Al respecto señalamos que, una ciudad, por pequeña o grande que sea, tiene un sistema de movilidad conformado por tres elementos: el subsistema transporte, que está conformado por los modos de transporte sean motorizados o no motorizados; el subsistema infraestructura, que alberga las vías por donde se desplazan los diversos modos de transporte, incluso la bicicleta y el peatón; y por último el subsistema  “logística de la movilidad”, que es aquel instrumento tecnológico que termina siendo el engranaje de los subsistemas antes mencionados y que planifica, monitorea y controla  en “tiempo real” las diversas formas de desplazamiento en la ciudad.

La logística de la movilidad está conformada por los centros de control y regulación de tráfico, la red de semaforización y los sistemas tecnológicos de vigilancia y control de la operación del tráfico.
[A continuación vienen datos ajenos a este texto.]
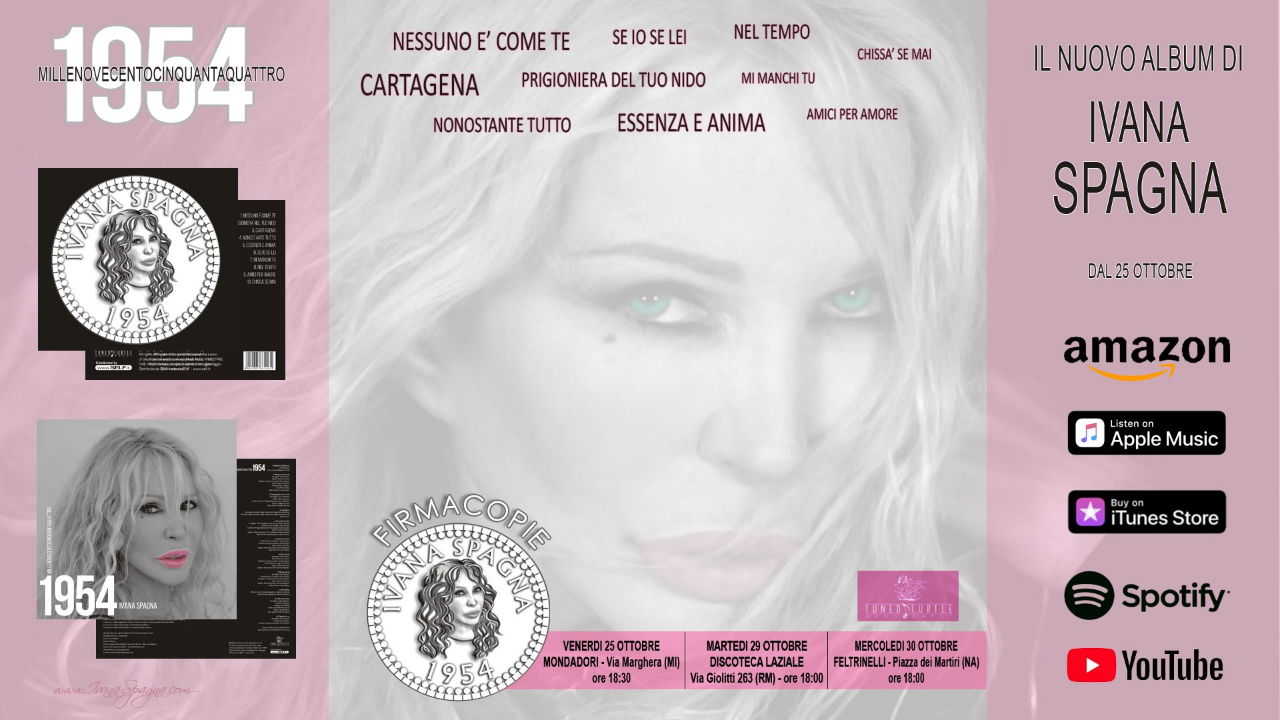

--- FILE ---
content_type: text/html
request_url: http://www.ivanaspagna.com/
body_size: 981
content:
<!DOCTYPE html PUBLIC "-//W3C//DTD XHTML 1.0 Transitional//EN" "http://www.w3.org/TR/xhtml1/DTD/xhtml1-transitional.dtd">
<html xmlns="http://www.w3.org/1999/xhtml">
<head>
<meta http-equiv="Content-Type" content="text/html; charset=utf-8" />
<title>Documento senza titolo</title>
<link href="cd_2019/stile.css" rel="stylesheet" type="text/css">

<meta name="viewport" content="width=device-width, initial-scale=1.0">

<style type="text/css">
body {
	margin-left: 0px;
	margin-top: 0px;
	margin-right: 0px;
	margin-bottom: 0px;
}
</style>
</head>

<body>

 <div class="mobile" style="margin:0 auto; width:100%">
<a href="https://www.youtube.com/watch?v=CdzaxIL8FFk" target="blank"><img src="cd_2019/new_home_mobile.jpg"  border="0" /></a>
</div>

<div class="full" style="margin:0 auto; width:100%">
<a href="https://www.youtube.com/watch?v=CdzaxIL8FFk" target="blank"><img src="cd_2019/new_home.jpg"  border="0" /></a>

</div>



</body>
</html>


--- FILE ---
content_type: text/css
request_url: http://www.ivanaspagna.com/cd_2019/stile.css
body_size: 192
content:
@charset "utf-8";
/* CSS Document */

img{width:100%}

.mobile{
	display:none;
}

@media (max-width:1000px) {
	
	.mobile{
	display: inherit;
}

.full{
	display:none;}
	
	
	}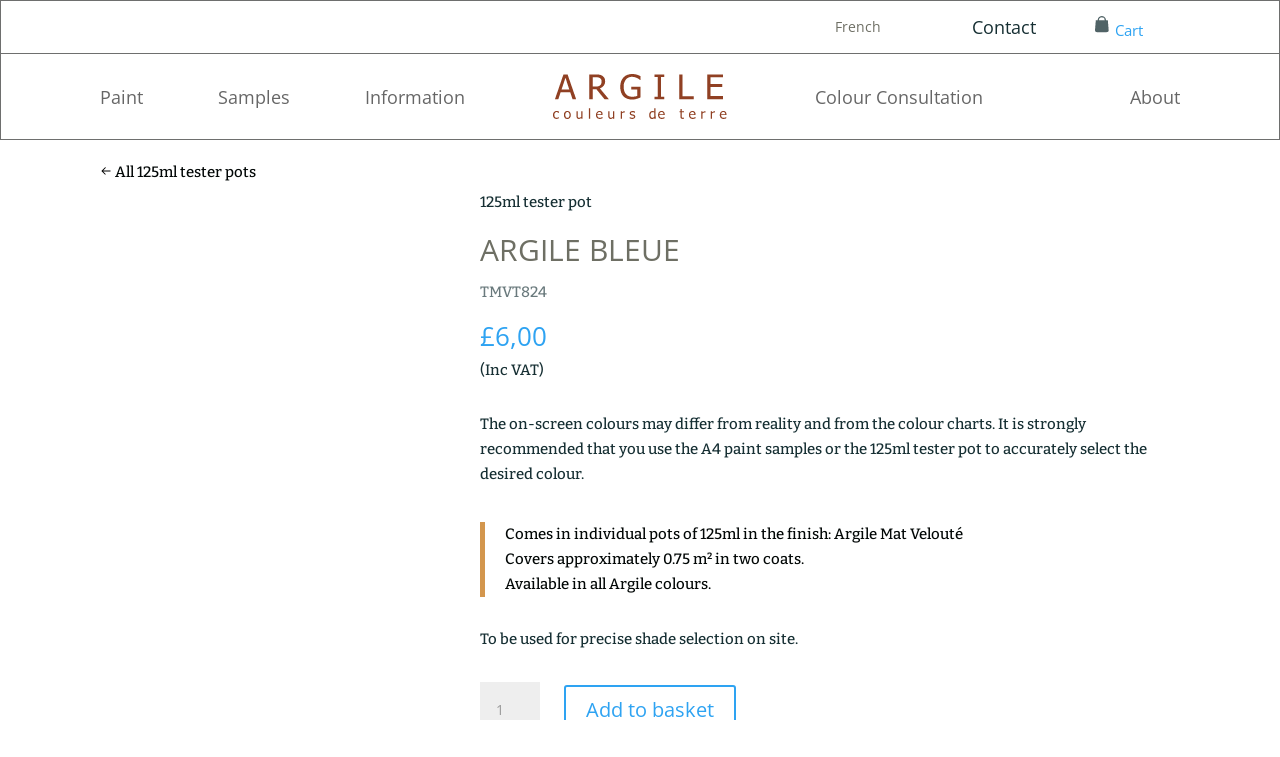

--- FILE ---
content_type: text/css
request_url: https://argile-peinture.co.uk/wp-content/themes/OpenMyDiv-theme/style.css
body_size: 170
content:
/*
 Theme Name:     OpenMyDiv-theme
 Description:    OpenMyDiv-theme
 Author:         OpenMyDiv
 Author URI:     https://www.openmydiv.fr/
 Template:       Divi
 Version:        1.0.0
*/


/* =Theme customization starts here
------------------------------------------------------- */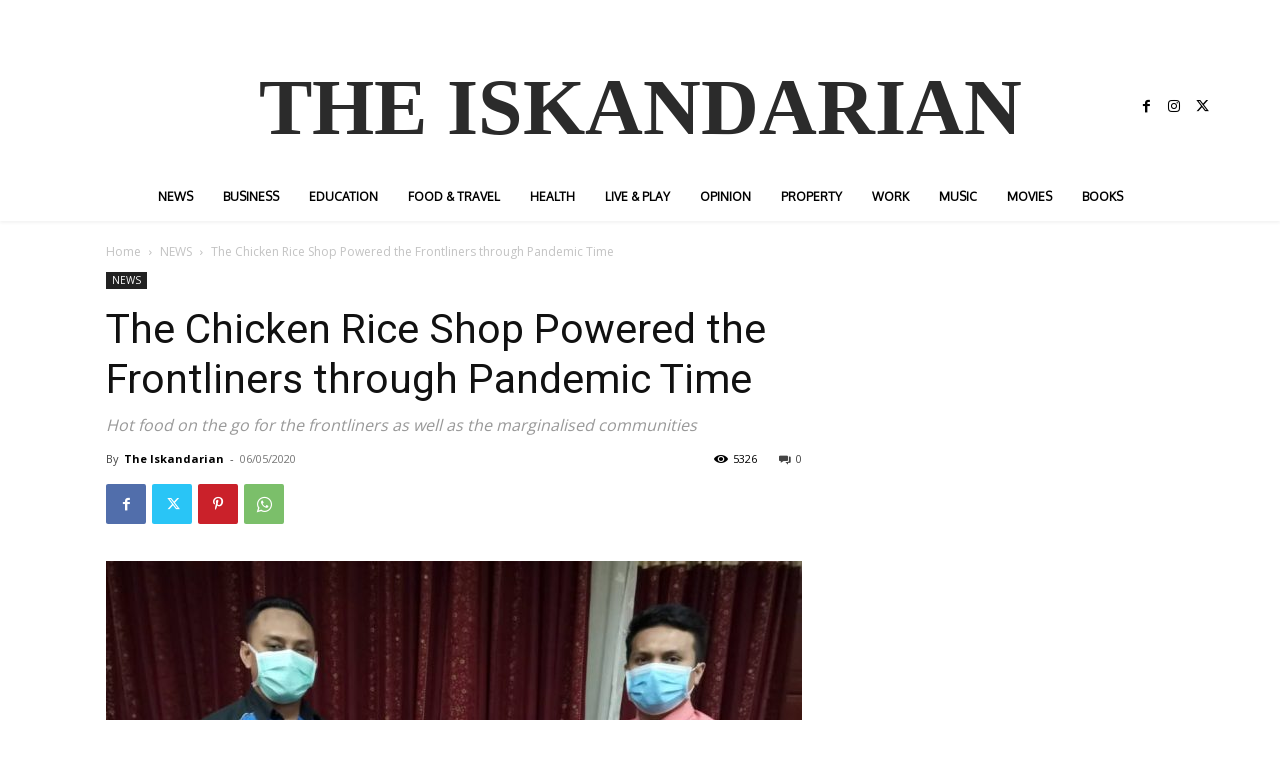

--- FILE ---
content_type: text/html; charset=utf-8
request_url: https://www.google.com/recaptcha/api2/aframe
body_size: 266
content:
<!DOCTYPE HTML><html><head><meta http-equiv="content-type" content="text/html; charset=UTF-8"></head><body><script nonce="dV2d2Fe571xcm4qfnyHIJQ">/** Anti-fraud and anti-abuse applications only. See google.com/recaptcha */ try{var clients={'sodar':'https://pagead2.googlesyndication.com/pagead/sodar?'};window.addEventListener("message",function(a){try{if(a.source===window.parent){var b=JSON.parse(a.data);var c=clients[b['id']];if(c){var d=document.createElement('img');d.src=c+b['params']+'&rc='+(localStorage.getItem("rc::a")?sessionStorage.getItem("rc::b"):"");window.document.body.appendChild(d);sessionStorage.setItem("rc::e",parseInt(sessionStorage.getItem("rc::e")||0)+1);localStorage.setItem("rc::h",'1769419601908');}}}catch(b){}});window.parent.postMessage("_grecaptcha_ready", "*");}catch(b){}</script></body></html>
Precisamente, este último elemento es el que no se encuentra completo en la vía expresa de la Línea Amarilla. Este elemento se constituye en los “ojos y oídos de la ciudad”.



Los sistemas tecnológicos de vigilancia y control de operación del tráfico monitorean y controlan el tráfico en las vías en tiempo real, regulando y administrando la velocidad de los automóviles, controlando el aforo de las vías para evitar congestionamiento y contaminación ambiental por CO2, cuidando que no se sobrepasen los estándares de calidad ambiental, regulando las intersecciones para dar preferencia a las vías de mayor flujo, a bomberos o ambulancias, cortejos fúnebres, priorizando los desplazamientos en los corredores segregados de alta capacidad (por ejemplo, el Metropolitano), los eventos de mayor demanda, como conciertos o eventos deportivos, etc…
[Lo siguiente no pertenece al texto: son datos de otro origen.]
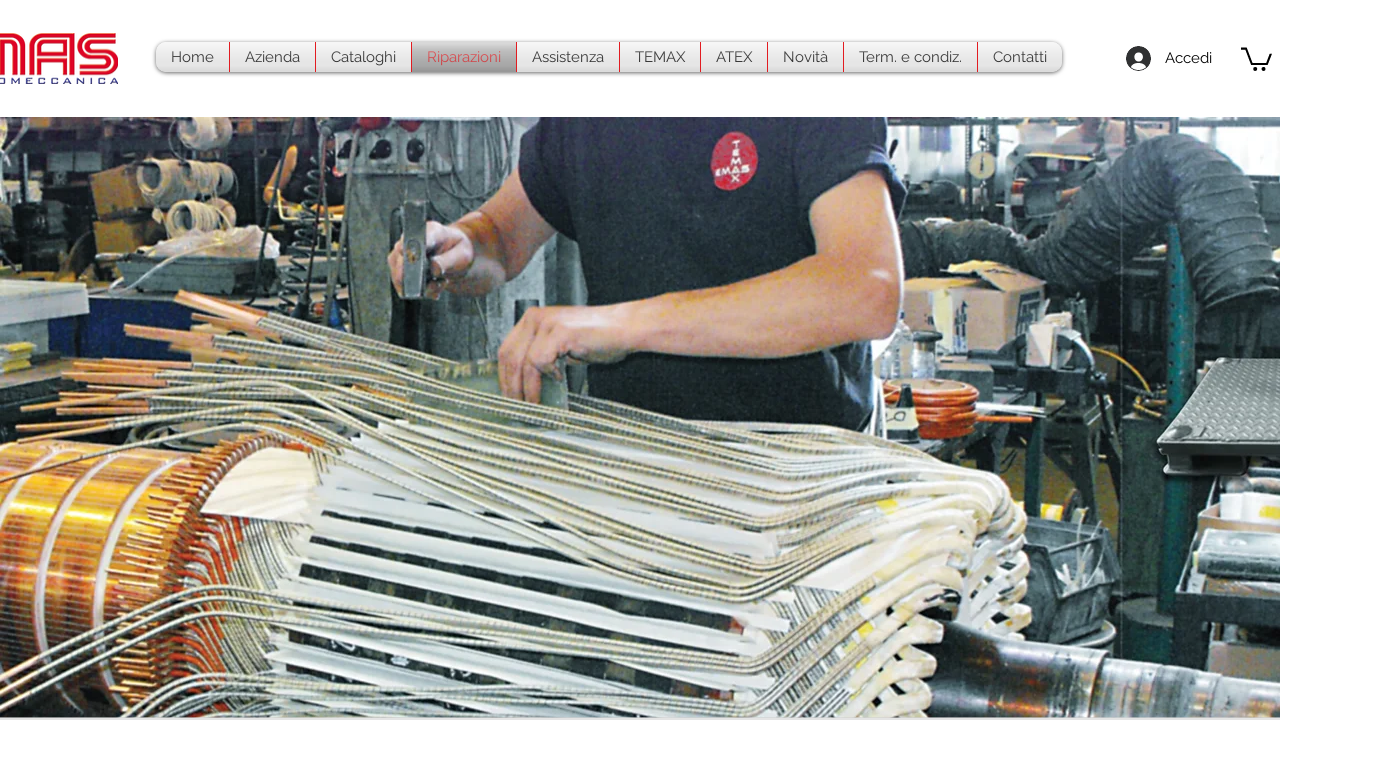

--- FILE ---
content_type: text/html; charset=utf-8
request_url: https://www.google.com/recaptcha/api2/aframe
body_size: 267
content:
<!DOCTYPE HTML><html><head><meta http-equiv="content-type" content="text/html; charset=UTF-8"></head><body><script nonce="GC8E_bHxHf5i2CXjFIsouA">/** Anti-fraud and anti-abuse applications only. See google.com/recaptcha */ try{var clients={'sodar':'https://pagead2.googlesyndication.com/pagead/sodar?'};window.addEventListener("message",function(a){try{if(a.source===window.parent){var b=JSON.parse(a.data);var c=clients[b['id']];if(c){var d=document.createElement('img');d.src=c+b['params']+'&rc='+(localStorage.getItem("rc::a")?sessionStorage.getItem("rc::b"):"");window.document.body.appendChild(d);sessionStorage.setItem("rc::e",parseInt(sessionStorage.getItem("rc::e")||0)+1);localStorage.setItem("rc::h",'1768979670669');}}}catch(b){}});window.parent.postMessage("_grecaptcha_ready", "*");}catch(b){}</script></body></html>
Por otro lado, los sistemas tecnológicos de vigilancia y control de operación del tráfico, también tiene el encargo de vigilar los sucesos en “tiempo real” que ocurren en el viario, tales como, accidentes de tránsito, emergencias médicas, incendios, y sobre todo los actos delictivos.
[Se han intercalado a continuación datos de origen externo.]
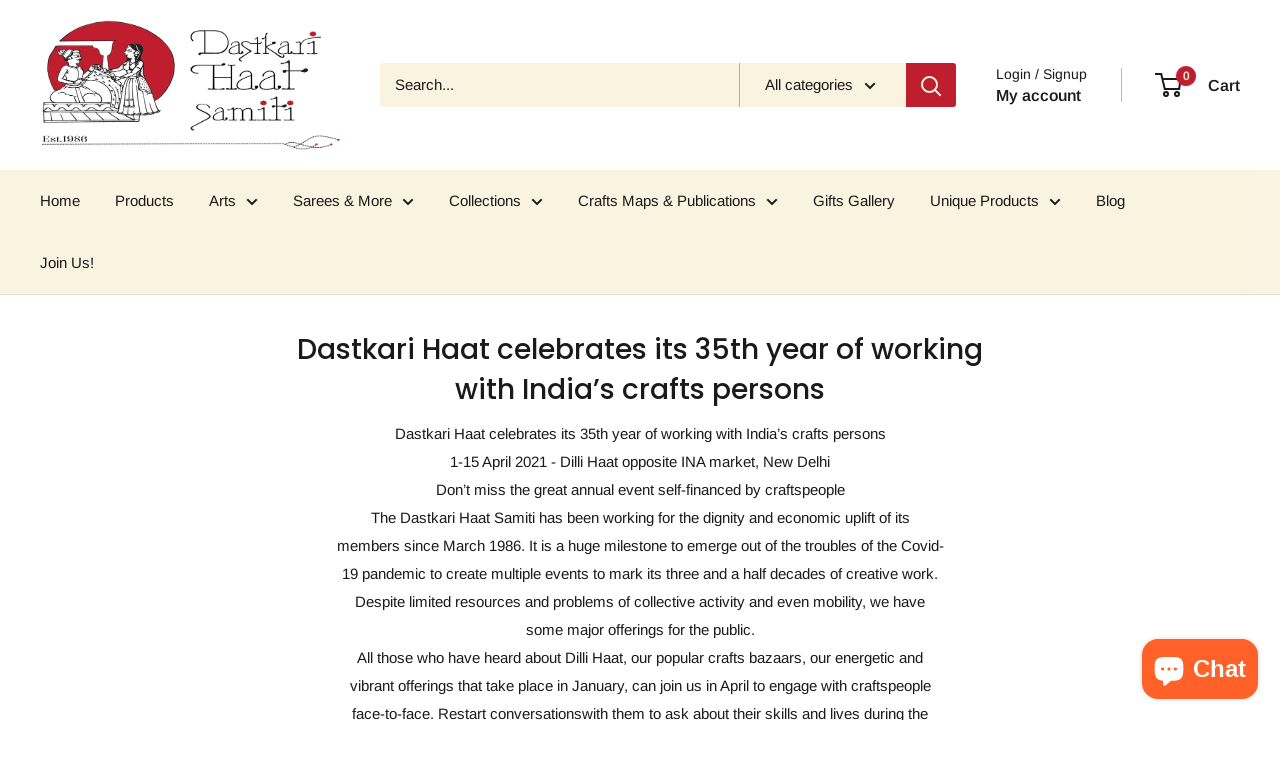

--- FILE ---
content_type: text/javascript
request_url: https://dastkarihaat.com/cdn/shop/t/18/assets/custom.js?v=102476495355921946141750749738
body_size: -648
content:
//# sourceMappingURL=/cdn/shop/t/18/assets/custom.js.map?v=102476495355921946141750749738
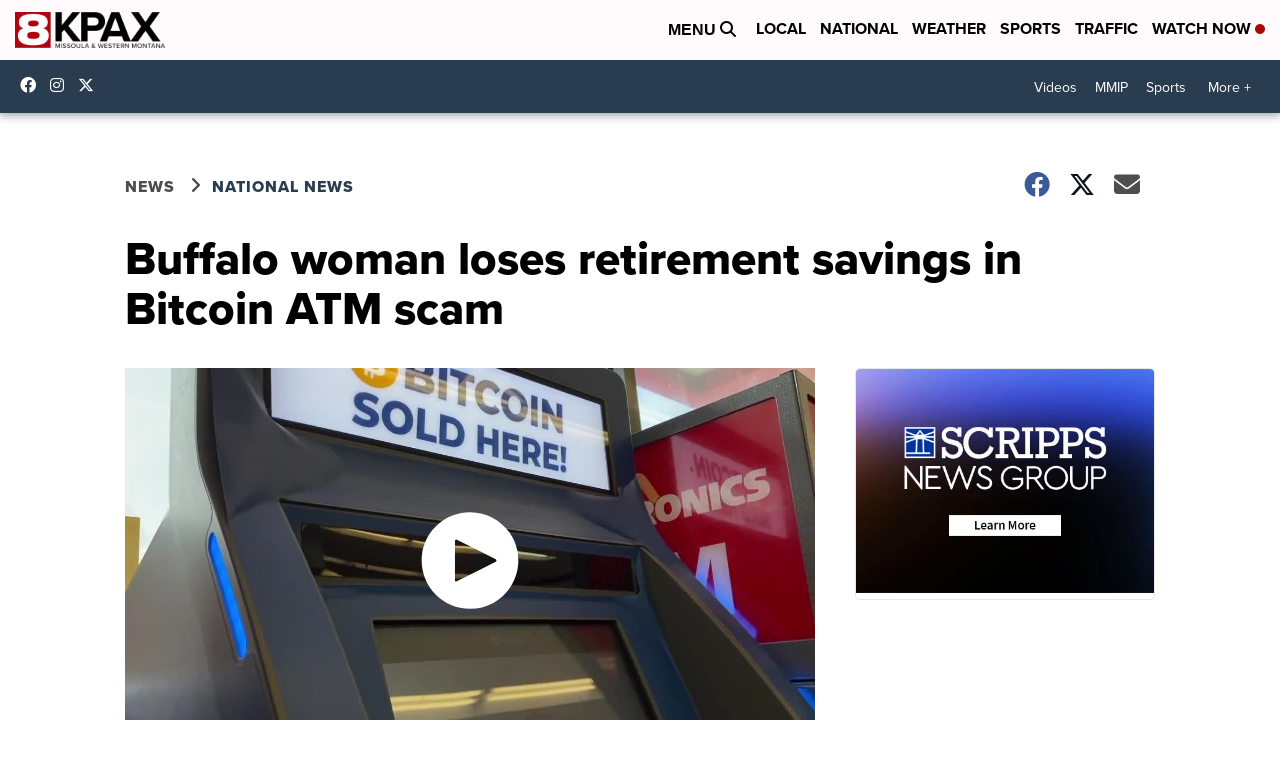

--- FILE ---
content_type: application/javascript; charset=utf-8
request_url: https://fundingchoicesmessages.google.com/f/AGSKWxXL8JbuyJug11gX_uUz9h4j8YpNUCx1XF-hugMm3evIAoi9WJ1ND3xFIVbpByXNsEEP2FERrEMgHrcXRkJUO4AmrRnBqE-e9iz5COCaXoQQPWFYDan6vkcbaC4hiH0COOG4Cv5oEBadsqGkVf1UjjVlYZHIa61mjq3bKCJ1KBbssYDbeGkOj64_SH1s/_/ad_manage..biz/ad//dateads./display_ad=loadAdStatus&
body_size: -1289
content:
window['139161f2-e5cc-4072-b9c6-d9cac7fa63f1'] = true;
Este sistema, en principio, está interconectado en tiempo real con la policía, bomberos, hospitales, etc… Además, este sistema ostenta algunas características tecnológicas que sirven para disuadir el accionar delincuencial, tales como: cámaras de video vigilancia en tiempo real con acercamientos, emite sonidos de sirenas, de voz, con manejo de la intensidad de volumen, emite chorros de aire, agua fría y caliente, gases, etc., de manera que pueden distraer o menguar el accionar delictivo a efectos de ganar tiempo para el accionar inmediato de la policía.

Los sistemas tecnológicos de vigilancia y control de operación del tráfico, son elementos vitales en la logística de la movilidad y garantiza en tiempo real la eficacia y eficiencia en la seguridad de los desplazamientos y en suma de la movilidad urbana sostenible, cualidad indiscutible de una urbe competitiva.